■ Textauszug
Jens Haupert hat geschrieben:
Michael_Poschmann hat geschrieben: ist diese These gerichtsfest bewiesen? Oder lediglich eine Folgerung oder Vermutung? Bin gerade etwas verwundert.
Der Spiegel schrieb ja dazu "Von 5:11:23 Uhr bis 6:45:59 Uhr war das Spiel laut Gericht durchgehend aktiviert. (...) Der Angeklagte hat seine ganze Konzentration auf das Spiel verwendet. So verlor P. den Überblick. Am 9. Februar war er zu abgelenkt, um seine ersten Schnitzer zu bemerken."
Ganz so klar ist (zumindest in der Öffentlichkeit) allerdings noch nicht was hier wirklich passiert ist, wenn man sich die etwas detaillierteren Berichte anschaut bleiben zum jetzigen Zeitpunkt doch noch viele Fragezeichen offen. Anmerkung: In den Artikeln gibt es auch viele Aspekte die sich mit den Fehlern des Fdls beschäftigen, u.a. dass es keine dokumentierte Blockabschnittsprüfung gab. Ich konzentriere mich unten auf die Punkte die deutlich machen, dass eben offenbar noch nicht alles eindeutig geklärt ist - zumindest nicht öffentlich, und auch nicht im Gerichtsverfahren. Die Verurteilung erfolgte trotz einiger offener Punkte.

■ Aufgabenziel
Fasse den Absatz im Textauszug, der mit „Ganz so klar ist“ beginnt, als Stichpunktliste zusammen und behalte dabei seine wesentlichen Aussagen bei. Die Datensätze stehen in keinem Zusammenhang mit dem Textauszug.

■ Bereitgestellte Daten
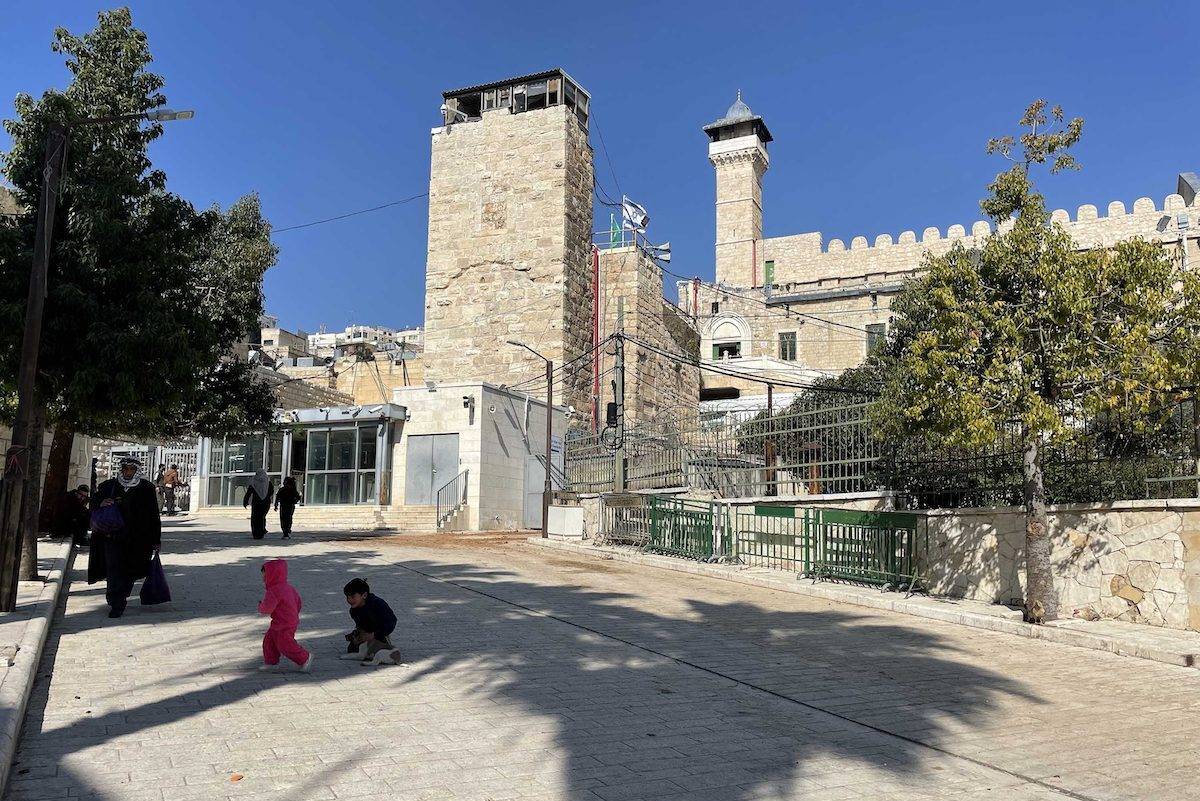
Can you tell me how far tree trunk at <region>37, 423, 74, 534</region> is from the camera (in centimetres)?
1714

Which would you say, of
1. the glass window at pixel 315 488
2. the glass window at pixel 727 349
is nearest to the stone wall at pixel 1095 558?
the glass window at pixel 315 488

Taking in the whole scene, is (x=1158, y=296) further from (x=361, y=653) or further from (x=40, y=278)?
(x=40, y=278)

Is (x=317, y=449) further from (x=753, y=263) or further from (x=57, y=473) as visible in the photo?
(x=753, y=263)

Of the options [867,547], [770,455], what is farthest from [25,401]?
[770,455]

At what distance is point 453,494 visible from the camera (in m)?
27.8

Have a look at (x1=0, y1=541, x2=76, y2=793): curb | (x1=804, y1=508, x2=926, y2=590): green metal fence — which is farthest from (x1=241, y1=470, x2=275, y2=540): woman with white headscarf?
(x1=804, y1=508, x2=926, y2=590): green metal fence

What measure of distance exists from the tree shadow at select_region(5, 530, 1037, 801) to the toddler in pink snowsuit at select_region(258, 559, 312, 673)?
18 cm

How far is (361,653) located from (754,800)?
424cm

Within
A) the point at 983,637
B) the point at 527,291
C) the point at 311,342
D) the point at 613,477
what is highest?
the point at 311,342

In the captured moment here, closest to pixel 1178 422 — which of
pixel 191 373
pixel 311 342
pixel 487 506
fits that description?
pixel 191 373

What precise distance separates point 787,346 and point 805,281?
7.77 meters

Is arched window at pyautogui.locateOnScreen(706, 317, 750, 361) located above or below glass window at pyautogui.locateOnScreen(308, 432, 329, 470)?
above

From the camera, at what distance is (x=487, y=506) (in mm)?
27812

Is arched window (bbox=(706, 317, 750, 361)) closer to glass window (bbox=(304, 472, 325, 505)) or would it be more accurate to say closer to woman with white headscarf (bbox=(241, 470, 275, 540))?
glass window (bbox=(304, 472, 325, 505))
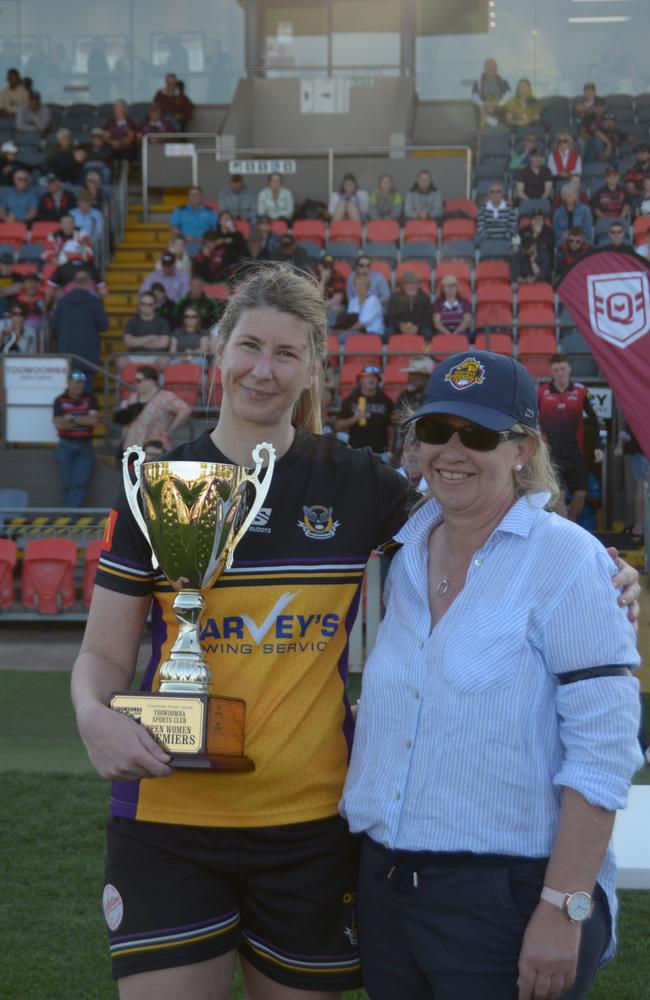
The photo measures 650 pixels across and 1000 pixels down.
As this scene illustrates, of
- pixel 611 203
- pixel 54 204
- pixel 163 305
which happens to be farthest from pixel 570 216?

■ Ergebnis
- Was wirklich passiert ist, ist zumindest öffentlich noch nicht ganz klar; die detaillierteren Berichte lassen derzeit viele Fragen offen.
- Die Artikel behandeln auch zahlreiche Fehler des Fdl, u. a. das Fehlen einer dokumentierten Blockabschnittsprüfung.
- Der Beitrag konzentriert sich auf Punkte, die zeigen, dass offenbar noch nicht alles eindeutig geklärt ist, weder öffentlich noch im Gerichtsverfahren.
- Die Verurteilung erfolgte trotz einiger offener Punkte.